Josh Smith found the legal profession almost by accident. The first in his family to attend college, Smith received a scholarship and enrolled in night classes at the University of Colorado Denver. He needed a day job and responded to an ad posted on a campus bulletin board for a runner at a law firm downtown, two floors up from where he works now as a senior paralegal at Wilmer Hale.
“That was back in the days when you actually had to go to courthouses to file something,” Smith said. “My whole job was basically going to all the courthouses to take things to the clerks and get copies of briefs and bring them back.”
At the time, Smith never imagined the job would be his first in a long fulfilling career in the legal profession. His father spent most of his life working as a police officer; Smith knew he wasn’t interested in following that path. In college, he studied economics and after graduation accepted a job as a statistician crunching numbers for the Federal Reserve Bank. But he soon found his way back to the law.

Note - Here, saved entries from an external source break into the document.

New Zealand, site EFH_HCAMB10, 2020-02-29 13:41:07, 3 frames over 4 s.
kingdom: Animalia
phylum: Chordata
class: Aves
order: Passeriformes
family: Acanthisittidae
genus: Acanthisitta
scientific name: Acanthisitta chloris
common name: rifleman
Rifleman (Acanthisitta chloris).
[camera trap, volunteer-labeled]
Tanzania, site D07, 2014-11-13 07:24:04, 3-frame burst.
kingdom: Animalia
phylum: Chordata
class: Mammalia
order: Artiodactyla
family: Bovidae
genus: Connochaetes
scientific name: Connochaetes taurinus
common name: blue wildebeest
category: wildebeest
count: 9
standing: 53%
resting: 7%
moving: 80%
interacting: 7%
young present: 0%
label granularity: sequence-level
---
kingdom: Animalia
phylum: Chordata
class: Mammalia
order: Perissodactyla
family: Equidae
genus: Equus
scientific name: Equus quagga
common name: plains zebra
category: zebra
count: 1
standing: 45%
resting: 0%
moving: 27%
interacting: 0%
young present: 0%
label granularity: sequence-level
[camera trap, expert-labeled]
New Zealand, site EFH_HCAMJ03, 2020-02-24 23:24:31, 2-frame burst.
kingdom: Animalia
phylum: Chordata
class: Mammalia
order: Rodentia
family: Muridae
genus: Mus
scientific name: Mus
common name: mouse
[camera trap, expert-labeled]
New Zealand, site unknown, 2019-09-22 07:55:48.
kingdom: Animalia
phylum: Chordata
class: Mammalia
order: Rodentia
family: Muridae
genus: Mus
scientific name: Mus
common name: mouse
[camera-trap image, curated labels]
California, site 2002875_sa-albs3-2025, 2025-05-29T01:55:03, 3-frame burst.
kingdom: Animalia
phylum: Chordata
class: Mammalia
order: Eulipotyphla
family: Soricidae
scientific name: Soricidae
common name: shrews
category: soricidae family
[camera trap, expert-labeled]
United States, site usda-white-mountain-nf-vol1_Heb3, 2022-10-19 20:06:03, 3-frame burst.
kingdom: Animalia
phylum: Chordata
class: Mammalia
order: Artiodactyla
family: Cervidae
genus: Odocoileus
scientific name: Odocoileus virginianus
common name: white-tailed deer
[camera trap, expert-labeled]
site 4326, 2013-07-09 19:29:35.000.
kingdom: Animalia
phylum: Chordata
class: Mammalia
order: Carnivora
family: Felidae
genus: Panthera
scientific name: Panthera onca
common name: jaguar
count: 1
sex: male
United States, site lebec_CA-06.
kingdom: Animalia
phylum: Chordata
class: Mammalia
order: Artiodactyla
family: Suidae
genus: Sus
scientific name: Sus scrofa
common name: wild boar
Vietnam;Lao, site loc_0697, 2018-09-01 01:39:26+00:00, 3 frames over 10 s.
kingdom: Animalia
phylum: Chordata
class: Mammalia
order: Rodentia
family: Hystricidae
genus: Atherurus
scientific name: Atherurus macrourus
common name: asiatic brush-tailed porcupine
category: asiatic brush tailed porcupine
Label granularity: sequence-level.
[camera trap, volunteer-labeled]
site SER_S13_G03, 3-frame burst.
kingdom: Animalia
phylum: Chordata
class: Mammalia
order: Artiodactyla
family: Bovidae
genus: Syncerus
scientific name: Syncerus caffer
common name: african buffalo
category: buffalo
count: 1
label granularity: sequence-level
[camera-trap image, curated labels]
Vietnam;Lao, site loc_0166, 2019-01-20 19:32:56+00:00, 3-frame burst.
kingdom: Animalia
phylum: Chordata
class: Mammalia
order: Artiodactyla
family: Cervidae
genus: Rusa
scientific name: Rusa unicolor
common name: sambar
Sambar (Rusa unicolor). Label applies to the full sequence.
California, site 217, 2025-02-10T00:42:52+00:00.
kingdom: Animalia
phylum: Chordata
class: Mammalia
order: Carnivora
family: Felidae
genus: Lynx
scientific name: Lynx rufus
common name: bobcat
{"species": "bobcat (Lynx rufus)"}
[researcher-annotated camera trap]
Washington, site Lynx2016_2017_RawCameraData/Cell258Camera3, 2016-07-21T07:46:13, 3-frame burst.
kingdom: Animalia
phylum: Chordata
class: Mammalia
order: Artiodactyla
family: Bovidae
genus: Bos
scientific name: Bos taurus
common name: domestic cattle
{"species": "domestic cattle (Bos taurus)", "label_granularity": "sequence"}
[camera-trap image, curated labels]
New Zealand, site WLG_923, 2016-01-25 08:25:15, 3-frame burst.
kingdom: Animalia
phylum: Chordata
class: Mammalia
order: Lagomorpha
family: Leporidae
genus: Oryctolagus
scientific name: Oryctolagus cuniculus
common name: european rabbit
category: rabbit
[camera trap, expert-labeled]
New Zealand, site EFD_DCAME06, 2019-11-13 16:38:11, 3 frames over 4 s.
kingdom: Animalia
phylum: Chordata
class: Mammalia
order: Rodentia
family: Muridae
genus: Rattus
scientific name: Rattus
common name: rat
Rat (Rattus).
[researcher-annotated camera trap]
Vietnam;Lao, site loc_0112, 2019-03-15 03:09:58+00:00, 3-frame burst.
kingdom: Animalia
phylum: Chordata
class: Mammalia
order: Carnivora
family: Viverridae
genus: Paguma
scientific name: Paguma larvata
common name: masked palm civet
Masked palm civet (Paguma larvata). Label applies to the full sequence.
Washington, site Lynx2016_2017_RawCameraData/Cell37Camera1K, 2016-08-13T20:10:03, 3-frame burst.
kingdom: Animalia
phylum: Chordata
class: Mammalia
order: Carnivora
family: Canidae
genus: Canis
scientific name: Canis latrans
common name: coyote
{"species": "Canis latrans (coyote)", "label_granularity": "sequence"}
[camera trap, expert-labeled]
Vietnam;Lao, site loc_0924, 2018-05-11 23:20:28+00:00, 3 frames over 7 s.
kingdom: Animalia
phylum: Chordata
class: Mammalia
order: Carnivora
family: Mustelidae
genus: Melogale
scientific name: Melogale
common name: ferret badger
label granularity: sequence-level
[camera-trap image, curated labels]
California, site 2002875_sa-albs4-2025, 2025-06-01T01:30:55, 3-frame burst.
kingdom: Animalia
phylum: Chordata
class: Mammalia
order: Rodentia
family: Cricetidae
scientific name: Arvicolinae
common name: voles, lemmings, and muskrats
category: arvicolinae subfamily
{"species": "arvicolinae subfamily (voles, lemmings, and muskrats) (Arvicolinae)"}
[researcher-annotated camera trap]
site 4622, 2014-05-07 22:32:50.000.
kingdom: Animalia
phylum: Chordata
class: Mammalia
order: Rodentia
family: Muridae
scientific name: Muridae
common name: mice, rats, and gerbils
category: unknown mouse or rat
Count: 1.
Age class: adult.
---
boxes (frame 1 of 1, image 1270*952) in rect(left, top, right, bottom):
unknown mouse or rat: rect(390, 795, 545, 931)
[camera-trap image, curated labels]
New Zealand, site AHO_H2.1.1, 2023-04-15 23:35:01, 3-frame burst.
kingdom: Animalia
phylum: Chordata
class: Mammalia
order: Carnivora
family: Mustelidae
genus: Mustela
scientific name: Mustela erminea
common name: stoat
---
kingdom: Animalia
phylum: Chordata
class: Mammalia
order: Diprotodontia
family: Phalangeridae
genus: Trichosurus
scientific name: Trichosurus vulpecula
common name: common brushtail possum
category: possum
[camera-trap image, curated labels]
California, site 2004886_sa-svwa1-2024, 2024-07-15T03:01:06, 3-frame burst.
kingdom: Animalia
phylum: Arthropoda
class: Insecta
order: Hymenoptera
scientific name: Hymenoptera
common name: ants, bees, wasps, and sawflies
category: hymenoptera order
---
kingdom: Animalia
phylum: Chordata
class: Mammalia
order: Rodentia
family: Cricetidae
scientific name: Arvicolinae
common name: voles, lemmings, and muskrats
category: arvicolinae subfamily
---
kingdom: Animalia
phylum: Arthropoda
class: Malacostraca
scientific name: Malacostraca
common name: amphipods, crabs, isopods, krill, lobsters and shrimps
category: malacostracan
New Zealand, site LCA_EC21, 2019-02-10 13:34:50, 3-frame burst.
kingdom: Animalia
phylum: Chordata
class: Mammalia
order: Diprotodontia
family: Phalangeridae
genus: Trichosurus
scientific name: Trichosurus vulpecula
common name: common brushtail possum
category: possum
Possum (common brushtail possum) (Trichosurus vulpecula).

A friend of his father’s, a managing partner at Holme Roberts & Owen, offered him a position at the firm as a case assistant. Smith left the Federal Reserve and settled in to what would become his new career. “I really liked being around the professionals, and I really started to see the law fi rm in a completely different perspective,” Smith said. “I think people have a perception that lawyers are something that they’re really not. Most lawyers don’t do flashy things; most people don’t have salacious cases. You know, there’s a lot of little problems that regular people need resolved.”